==== Data

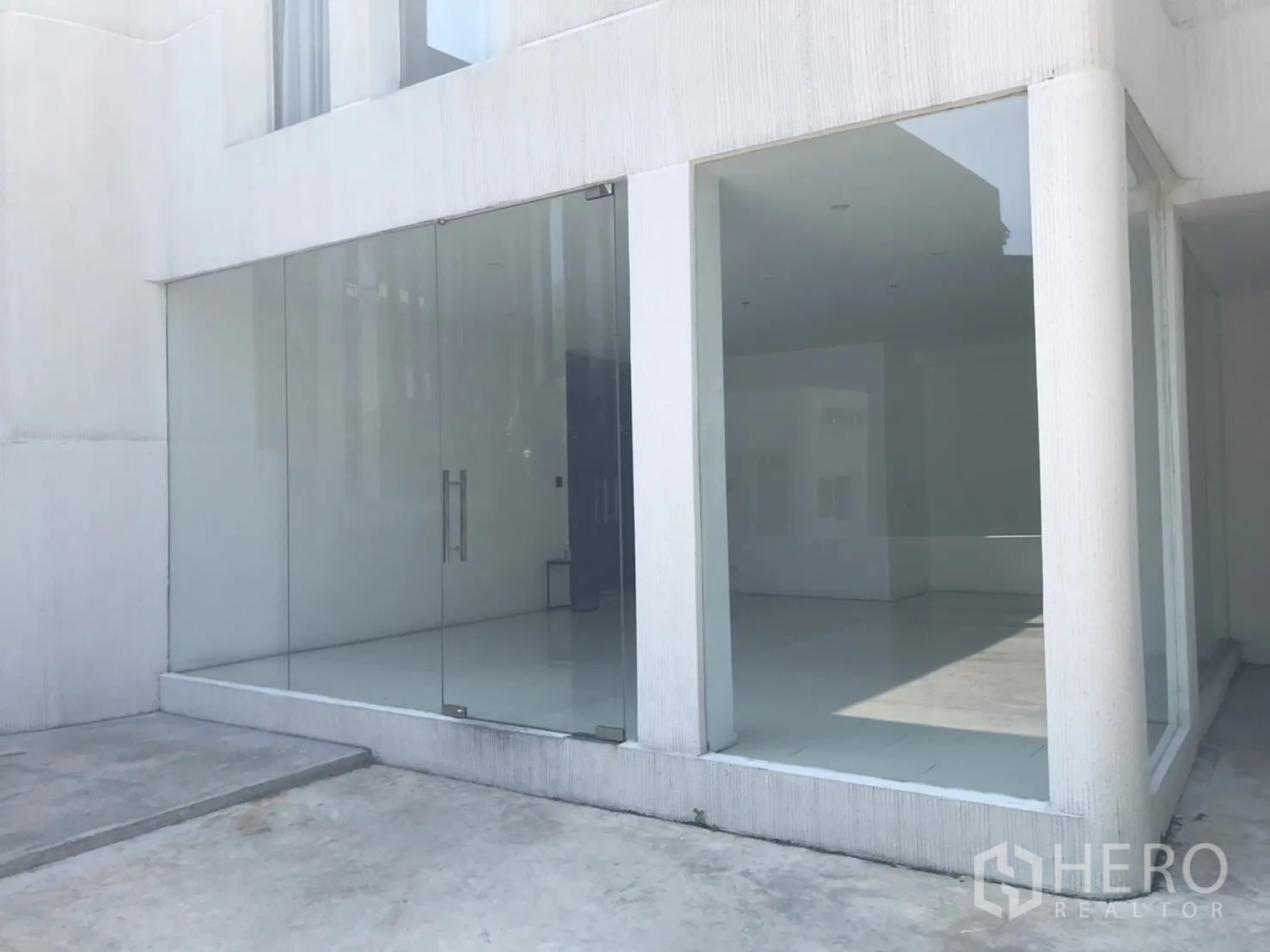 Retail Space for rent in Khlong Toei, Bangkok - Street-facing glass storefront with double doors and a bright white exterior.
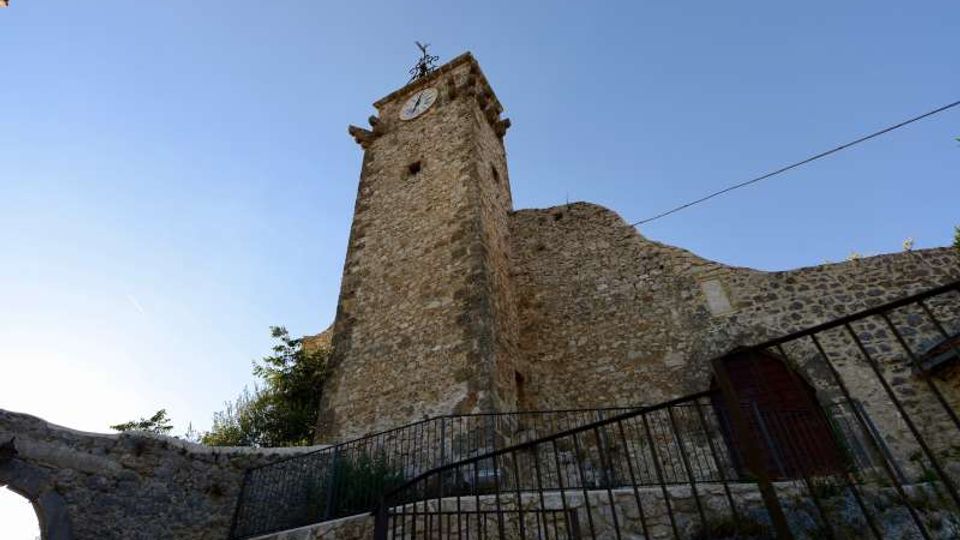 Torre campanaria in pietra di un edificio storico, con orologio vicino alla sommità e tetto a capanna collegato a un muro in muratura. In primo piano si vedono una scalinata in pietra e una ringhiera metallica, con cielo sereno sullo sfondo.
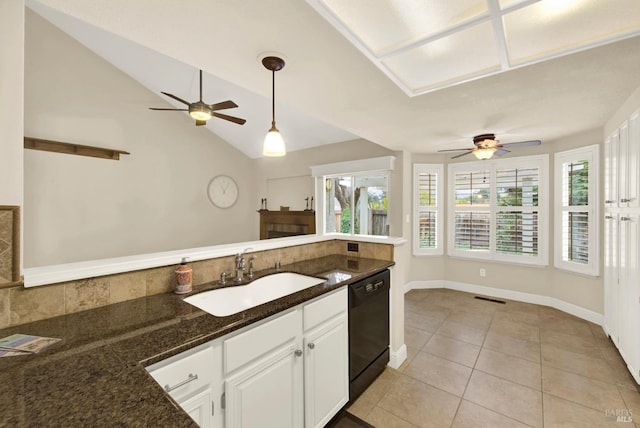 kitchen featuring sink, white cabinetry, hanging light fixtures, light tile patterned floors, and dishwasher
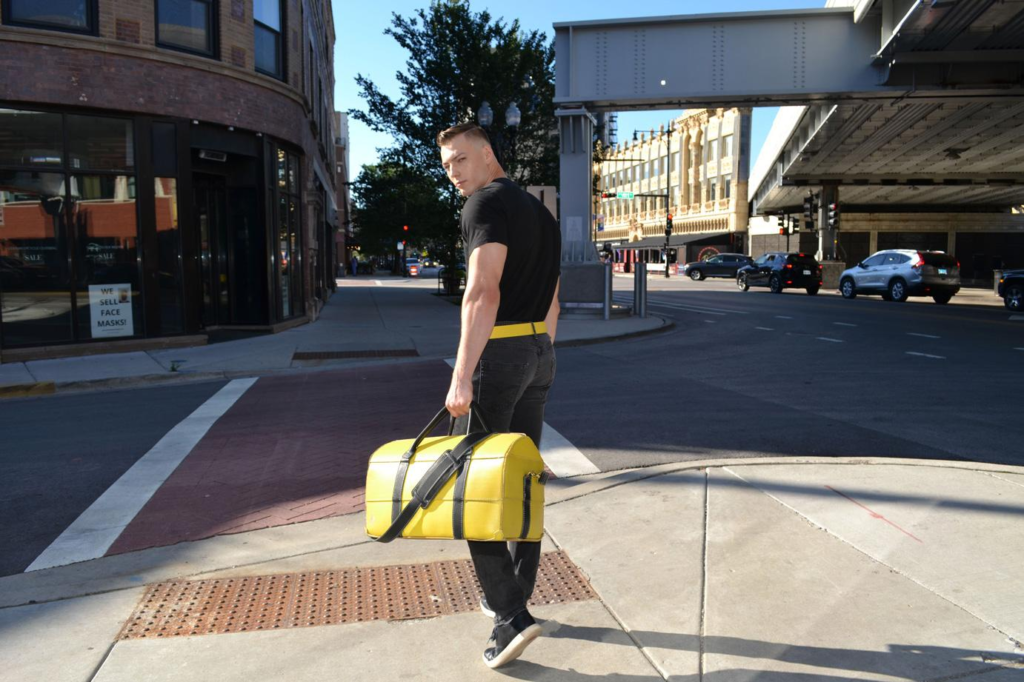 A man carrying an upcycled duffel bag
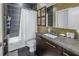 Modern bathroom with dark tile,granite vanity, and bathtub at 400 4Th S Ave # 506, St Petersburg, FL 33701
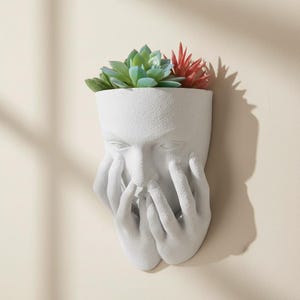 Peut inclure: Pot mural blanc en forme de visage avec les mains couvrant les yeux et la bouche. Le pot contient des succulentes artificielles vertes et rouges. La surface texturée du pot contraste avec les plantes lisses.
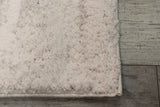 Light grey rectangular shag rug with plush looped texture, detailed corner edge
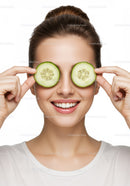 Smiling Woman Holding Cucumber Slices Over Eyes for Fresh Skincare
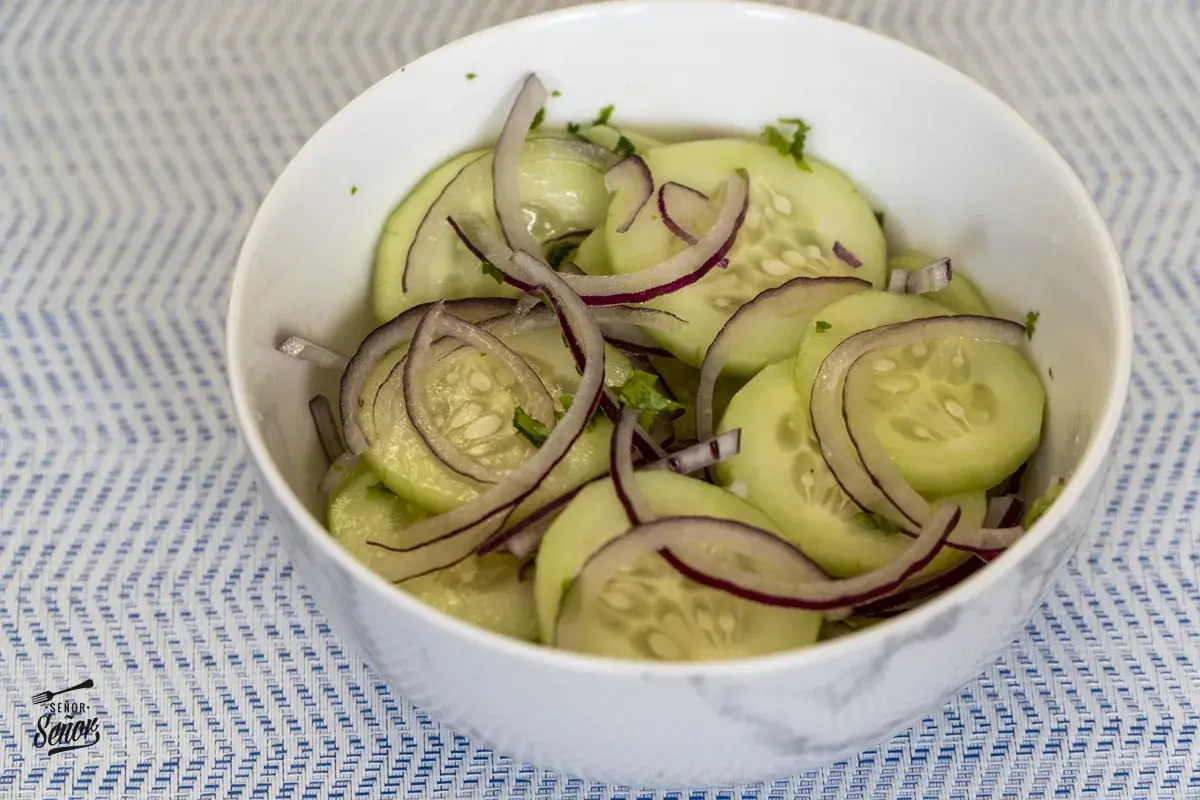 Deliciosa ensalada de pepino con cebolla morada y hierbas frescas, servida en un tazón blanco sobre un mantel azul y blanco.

========
==== Data

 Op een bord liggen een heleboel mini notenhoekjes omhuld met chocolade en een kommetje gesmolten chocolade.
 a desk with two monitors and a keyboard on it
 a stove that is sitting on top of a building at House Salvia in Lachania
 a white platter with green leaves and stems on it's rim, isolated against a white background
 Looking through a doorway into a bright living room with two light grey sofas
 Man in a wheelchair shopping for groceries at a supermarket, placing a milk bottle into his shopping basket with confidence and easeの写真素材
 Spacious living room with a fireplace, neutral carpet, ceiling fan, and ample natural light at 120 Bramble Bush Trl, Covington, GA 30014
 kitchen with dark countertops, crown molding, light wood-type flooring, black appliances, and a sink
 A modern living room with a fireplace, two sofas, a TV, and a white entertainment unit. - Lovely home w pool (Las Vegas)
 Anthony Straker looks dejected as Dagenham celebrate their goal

========
==== Data

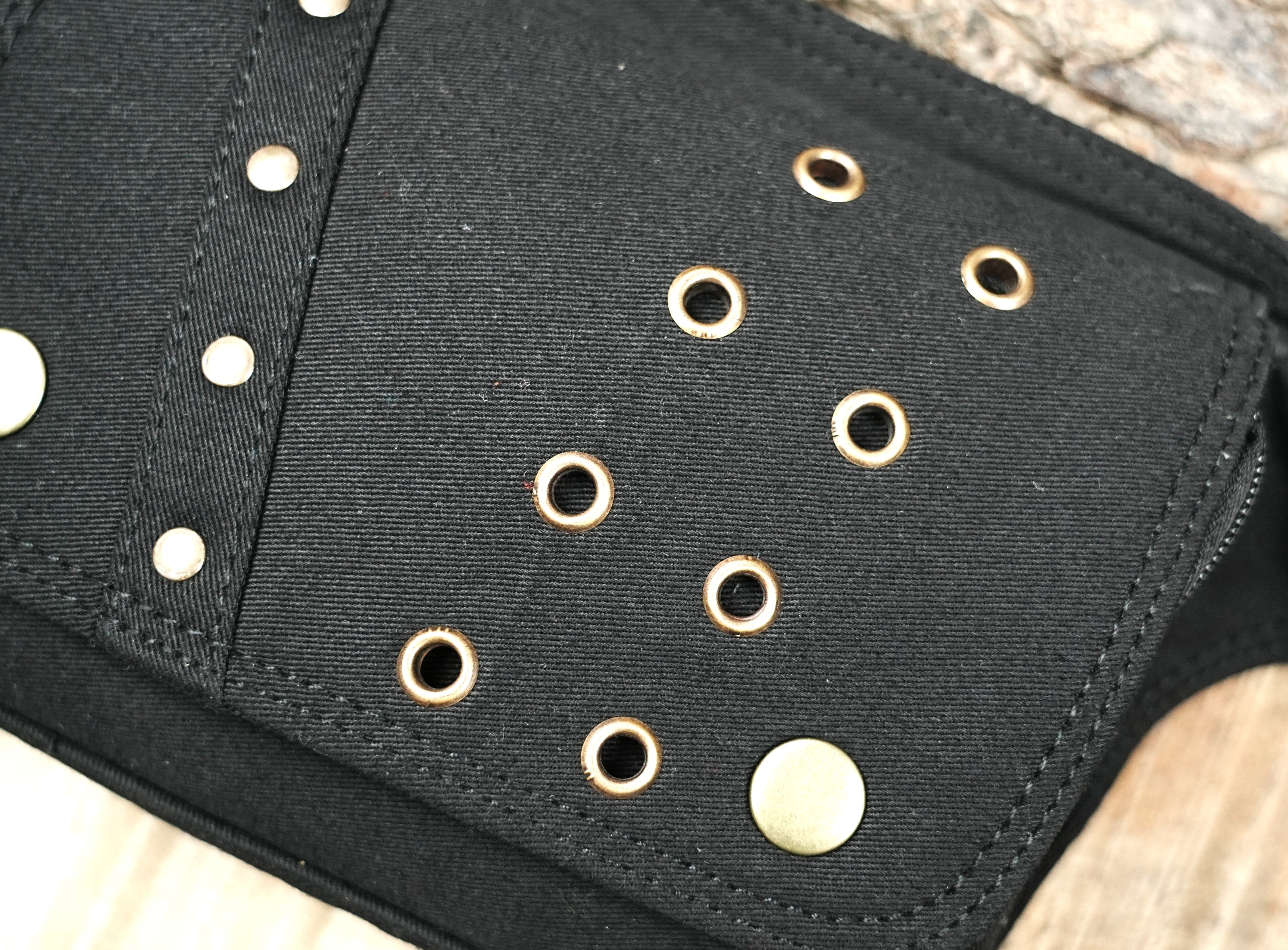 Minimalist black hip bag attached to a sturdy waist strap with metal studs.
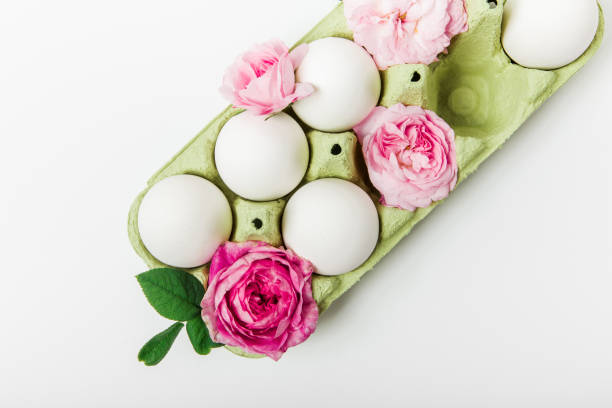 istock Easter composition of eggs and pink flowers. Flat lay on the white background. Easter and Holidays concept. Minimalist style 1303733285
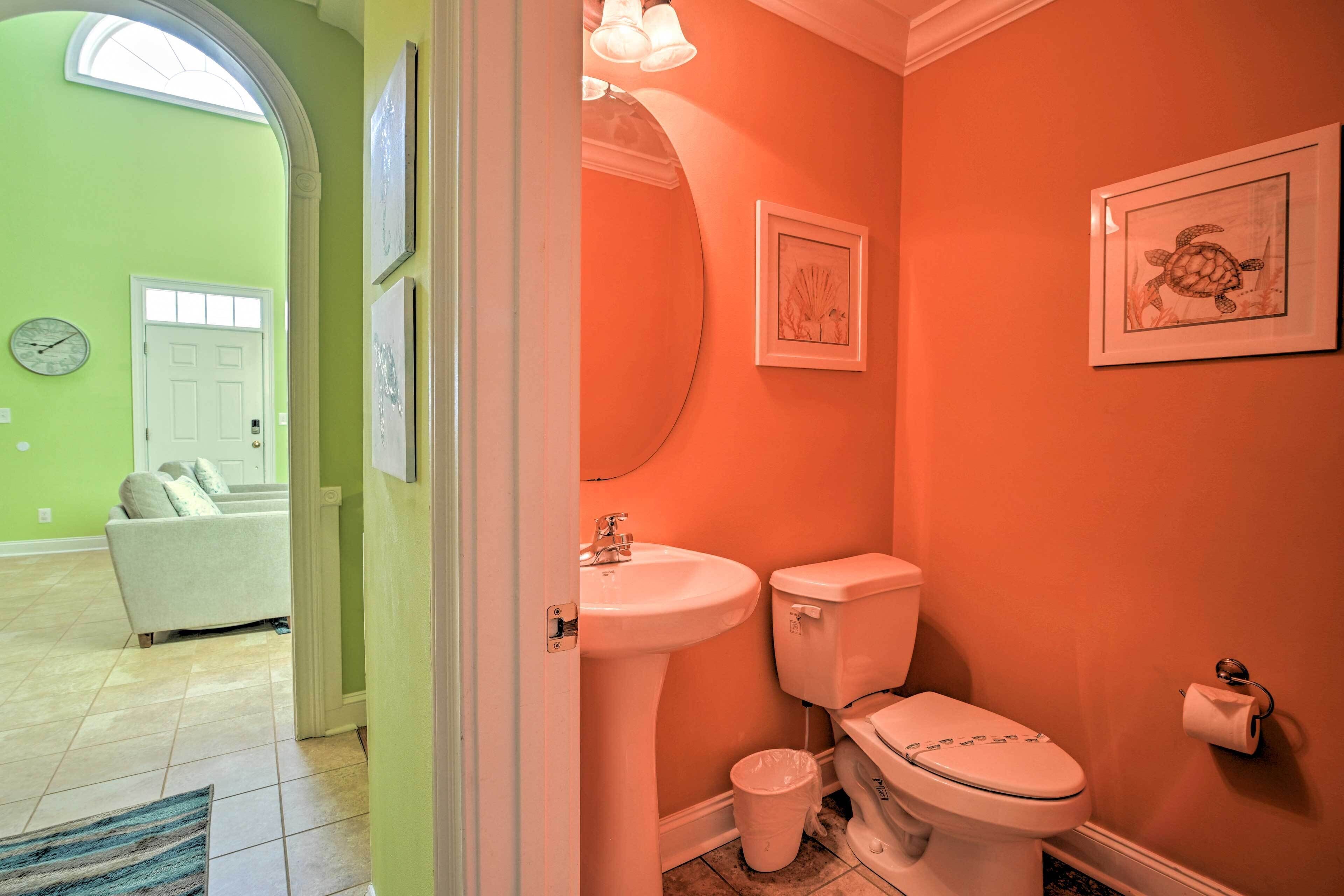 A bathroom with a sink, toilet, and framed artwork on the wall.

========

Goal of the exercise: Can you copy out the data word for word, starting at the line that contains "Minimalist black hip" and ending at the line that contains "A bathroom with", with the pictures left out?

Exercise output:
 Minimalist black hip bag attached to a sturdy waist strap with metal studs.
 istock Easter composition of eggs and pink flowers. Flat lay on the white background. Easter and Holidays concept. Minimalist style 1303733285
 A bathroom with a sink, toilet, and framed artwork on the wall.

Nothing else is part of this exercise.